### ИЗВЛЕЧЁННЫЙ ТЕКСТ
#####

Первые десять лет Трэгэш занимался решением текущих проблем. Работа ему нравилась, он получал от нее огромное удовольствие. Если он задумывался над какой-то задачей, лицо его радостно сияло. В своем первом исследовании он установил, как часто механик должен производить профилактический осмотр и ремонт арендованных машин, в основном «модели-914». Механики делали тогда профилактику после 50 тысяч копий, но, согласно некоторым исследованиям, можно было отправлять их в обход в два раза реже, то есть после 100 тысяч копий. Трэгэш предложил клиентам самостоятельно определить, когда качество копий резко ухудшается, и выяснил, что большинство из них не в состоянии отличить стотысячную копию от пятидесятитысячной. Теперь профилактический осмотр и ремонт стали производить после того, как машина делала 125 тысяч копий, что позволило корпорации сэкономить немалые деньги.
Трэгэш занимался также тестированием сотрудников «Ксерокса». Например, он разработал множество тестов, определявших самых энергичных и преданных компании сотрудников, на которых можно было положиться при любых обстоятельствах. В свое время Трэгэша назначили руководителем отдела личностных исследований, после чего он занимался психологией личности практически все время.
Тем временем Питер Макколоу совершил несколько поездок в Японию, чтобы лучше понять японский стиль руководства. Вернувшись однажды из такой поездки, он сказал, обращаясь к вице-директору, занимавшемуся кадрами: «В Японии я своими глазами видел, что способна сделать личная инициатива служащих. У наших работников наверняка тоже есть что сказать по поводу работы компании. Пусть приходят».
Это было в его духе. Питер всегда считал, что многие сложности в бизнесе надуманы и жаловался на горы документов, которые невозможно прочесть. Он был уверен, что у нас полным-полно умнейших сотрудников и нужно дать им только возможность приходить к руководству и докладывать о своих идеях. Но прошло несколько лет, а никто из сотрудников так и не принес ему «ничего такого». Начался 1979 год. Однажды Питер отправился к Дугу Райду, который руководил отделом кадров, и снова вернулся к этому вопросу. Он сказал: «Нам нужны инициативные и заинтересованные люди, – действуй».

#####

### ИСХОДНЫЕ ДАННЫЕ
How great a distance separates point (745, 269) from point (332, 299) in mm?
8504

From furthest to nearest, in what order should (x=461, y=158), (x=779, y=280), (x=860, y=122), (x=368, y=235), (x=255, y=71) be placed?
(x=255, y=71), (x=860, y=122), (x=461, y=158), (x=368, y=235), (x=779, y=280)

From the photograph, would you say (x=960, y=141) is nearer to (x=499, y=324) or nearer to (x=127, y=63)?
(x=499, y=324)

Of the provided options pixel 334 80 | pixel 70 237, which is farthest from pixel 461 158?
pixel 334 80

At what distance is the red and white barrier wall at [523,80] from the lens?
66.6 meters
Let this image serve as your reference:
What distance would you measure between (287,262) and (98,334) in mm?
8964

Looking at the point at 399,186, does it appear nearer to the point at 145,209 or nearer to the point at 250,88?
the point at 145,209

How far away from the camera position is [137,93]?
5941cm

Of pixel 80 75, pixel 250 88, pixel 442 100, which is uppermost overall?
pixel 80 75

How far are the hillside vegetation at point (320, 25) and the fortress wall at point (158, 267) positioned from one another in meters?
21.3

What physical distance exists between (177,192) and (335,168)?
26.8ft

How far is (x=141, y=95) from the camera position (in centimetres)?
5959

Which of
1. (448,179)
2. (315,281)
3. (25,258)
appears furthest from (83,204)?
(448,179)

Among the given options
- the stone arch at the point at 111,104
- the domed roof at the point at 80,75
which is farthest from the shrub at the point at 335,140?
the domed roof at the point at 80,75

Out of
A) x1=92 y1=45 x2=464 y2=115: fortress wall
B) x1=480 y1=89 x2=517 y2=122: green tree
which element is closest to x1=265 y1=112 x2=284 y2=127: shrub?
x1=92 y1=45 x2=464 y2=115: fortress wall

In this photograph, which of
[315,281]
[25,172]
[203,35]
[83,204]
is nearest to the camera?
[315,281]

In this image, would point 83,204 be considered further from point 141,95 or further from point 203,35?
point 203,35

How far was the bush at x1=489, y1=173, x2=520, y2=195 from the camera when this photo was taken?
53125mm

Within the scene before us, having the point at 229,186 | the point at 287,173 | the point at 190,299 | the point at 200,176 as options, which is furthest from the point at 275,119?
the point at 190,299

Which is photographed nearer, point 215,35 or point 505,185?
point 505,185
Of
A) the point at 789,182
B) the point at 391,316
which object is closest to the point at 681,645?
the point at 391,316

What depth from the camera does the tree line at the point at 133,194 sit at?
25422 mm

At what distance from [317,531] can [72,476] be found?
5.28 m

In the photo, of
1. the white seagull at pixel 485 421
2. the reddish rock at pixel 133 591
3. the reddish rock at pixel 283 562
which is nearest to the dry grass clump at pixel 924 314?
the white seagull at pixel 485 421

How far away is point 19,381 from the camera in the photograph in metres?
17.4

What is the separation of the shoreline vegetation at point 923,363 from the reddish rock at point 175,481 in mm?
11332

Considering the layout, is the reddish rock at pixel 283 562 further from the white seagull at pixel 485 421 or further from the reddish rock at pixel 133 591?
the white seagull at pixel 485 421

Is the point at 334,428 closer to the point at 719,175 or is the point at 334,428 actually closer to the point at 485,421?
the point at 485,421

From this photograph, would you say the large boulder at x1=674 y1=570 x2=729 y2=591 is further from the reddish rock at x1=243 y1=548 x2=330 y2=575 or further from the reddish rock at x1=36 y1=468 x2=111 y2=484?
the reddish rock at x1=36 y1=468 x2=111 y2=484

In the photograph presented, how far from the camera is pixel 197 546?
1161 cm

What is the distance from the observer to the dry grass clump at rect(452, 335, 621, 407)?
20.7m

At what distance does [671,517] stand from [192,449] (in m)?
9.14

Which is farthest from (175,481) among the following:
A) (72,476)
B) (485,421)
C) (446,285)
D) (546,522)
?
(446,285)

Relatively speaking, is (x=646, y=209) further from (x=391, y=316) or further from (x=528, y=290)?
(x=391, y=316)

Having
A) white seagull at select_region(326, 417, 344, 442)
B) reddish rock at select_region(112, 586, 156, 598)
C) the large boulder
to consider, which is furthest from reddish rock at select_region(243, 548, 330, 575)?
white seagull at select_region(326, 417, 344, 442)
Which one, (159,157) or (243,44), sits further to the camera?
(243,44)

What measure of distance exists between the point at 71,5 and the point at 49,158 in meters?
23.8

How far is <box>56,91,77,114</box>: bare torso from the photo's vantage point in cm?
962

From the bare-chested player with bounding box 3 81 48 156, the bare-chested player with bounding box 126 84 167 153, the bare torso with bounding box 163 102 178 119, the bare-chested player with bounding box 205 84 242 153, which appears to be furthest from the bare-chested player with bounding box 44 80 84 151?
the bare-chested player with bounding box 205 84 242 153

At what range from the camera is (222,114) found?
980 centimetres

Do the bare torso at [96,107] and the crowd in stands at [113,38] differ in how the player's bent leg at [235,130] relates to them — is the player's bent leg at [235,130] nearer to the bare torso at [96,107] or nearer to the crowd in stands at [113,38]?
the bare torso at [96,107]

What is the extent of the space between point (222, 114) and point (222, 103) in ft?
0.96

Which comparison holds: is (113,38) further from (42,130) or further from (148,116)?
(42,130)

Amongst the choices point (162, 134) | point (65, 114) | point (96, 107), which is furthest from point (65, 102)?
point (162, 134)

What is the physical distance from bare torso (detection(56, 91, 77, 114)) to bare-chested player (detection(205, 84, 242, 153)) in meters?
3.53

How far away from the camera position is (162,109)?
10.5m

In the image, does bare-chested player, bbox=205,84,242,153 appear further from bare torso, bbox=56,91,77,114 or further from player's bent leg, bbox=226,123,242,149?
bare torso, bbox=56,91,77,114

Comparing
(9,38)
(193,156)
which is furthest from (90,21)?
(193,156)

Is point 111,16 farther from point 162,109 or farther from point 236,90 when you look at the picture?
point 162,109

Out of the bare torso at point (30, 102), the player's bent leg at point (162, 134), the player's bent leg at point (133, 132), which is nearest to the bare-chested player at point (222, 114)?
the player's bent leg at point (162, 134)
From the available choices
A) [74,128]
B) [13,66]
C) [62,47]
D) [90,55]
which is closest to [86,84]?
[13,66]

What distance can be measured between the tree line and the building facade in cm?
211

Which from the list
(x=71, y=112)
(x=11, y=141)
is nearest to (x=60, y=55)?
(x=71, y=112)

#####

### УСЛОВИЕ ЗАДАЧИ A
После какого числа копий, согласно отрывку о Трэгэше, в итоге стали проводить профилактический осмотр и ремонт машин?
### УСЛОВИЕ ЗАДАЧИ B
Перечислите, пожалуйста, всех людей, названных по имени или фамилии в отрывке о Трэгэше.

### РЕШЕНИЕ ЗАДАЧИ A
После 125 тысяч копий.

### РЕШЕНИЕ ЗАДАЧИ B
Трэгэш, Питер Макколоу, Дуг Райд.